Current Status: On November 15, 2006, the court granted plaintiffs’ motions to amend the complaint; to intervene additional class members as party plaintiffs; and to amend the main class definition. The amended class definition is “recipients of public assistance, food stamps, and/or Medicaid who are or will be designated as participants in the WeCARE program.” Lovely H. v. Eggleston, 2006 U.S. Dist. LEXIS 83424 (S.D.N.Y. Nov. 15, 2006). The additional claims allege that HRA has a pattern and practice of denying class members’ reasonable accommodations at their local Job Centers.

On November 29, 2006, plaintiffs moved for partial summary judgment and for an award of retroactive relief with regard class members whose cases were closed or sanctioned in connection with their transfer to a hub center, and who were otherwise eligible for assistance. The motion for partial summary judgment was fully submitted on January 30, 2007. However, rather than deciding the issue, Judge Swain issued an order on March 20, 2009 dismissing this motion without prejudice to a request of either party to restore the motion. We are currently negotiating with the City to determine whether we can settle this motion rather than resubmit it the Court.

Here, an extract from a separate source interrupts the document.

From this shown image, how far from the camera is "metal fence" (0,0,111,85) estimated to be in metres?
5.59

During the course of negotiations in the case in chief, we discovered that the City had made mistakes when it conducted a project to “re-code” cases of homebound clients so that the computer listed each homebound individually on the computer rather than by case. HRA agreed to identify these cases and pay them retroactive relief. The parties are engaged in negotiations over how to determine how to identify these individuals and issue relief to them.

No. Persons Affected: Over 30,000 disabled public assistance recipients have been designated as participants in the WeCARE program.

Reported Decisions: Lovely H. v. Eggleston, 235 F.R.D. 248 (S.D.N.Y. 2006); Lovely H. v. Eggleston, 2006 U.S. Dist. LEXIS 83424 (S.D.N.Y. Nov. 15, 2006).